Dataset entries:
---

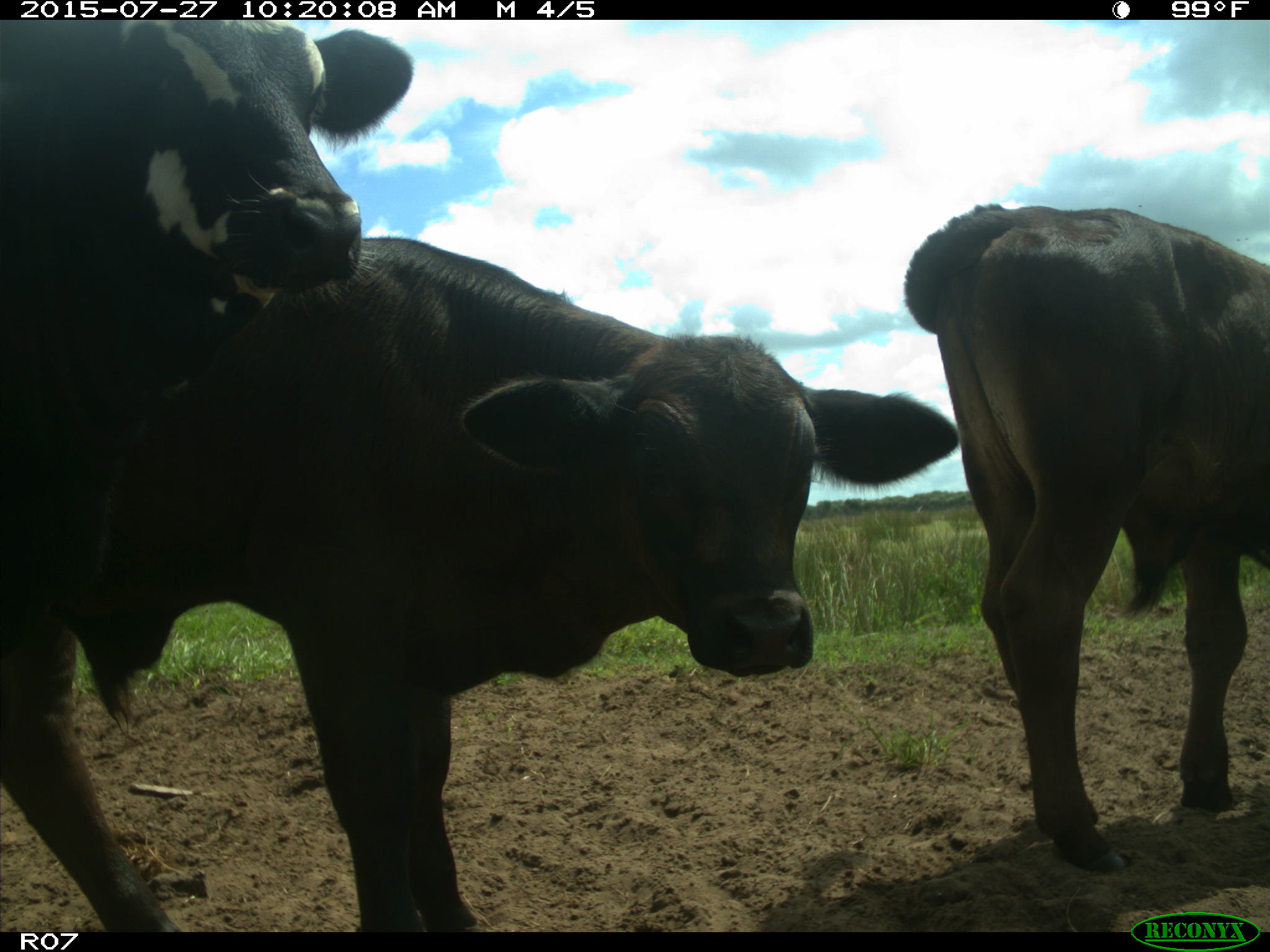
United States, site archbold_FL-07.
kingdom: Animalia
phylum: Chordata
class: Mammalia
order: Artiodactyla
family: Bovidae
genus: Bos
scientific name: Bos taurus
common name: domestic cow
Bos taurus (domestic cow).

---

Every record above must be repeated exactly, with the pictures dropped.

United States, site archbold_FL-07.
kingdom: Animalia
phylum: Chordata
class: Mammalia
order: Artiodactyla
family: Bovidae
genus: Bos
scientific name: Bos taurus
common name: domestic cow
Bos taurus (domestic cow).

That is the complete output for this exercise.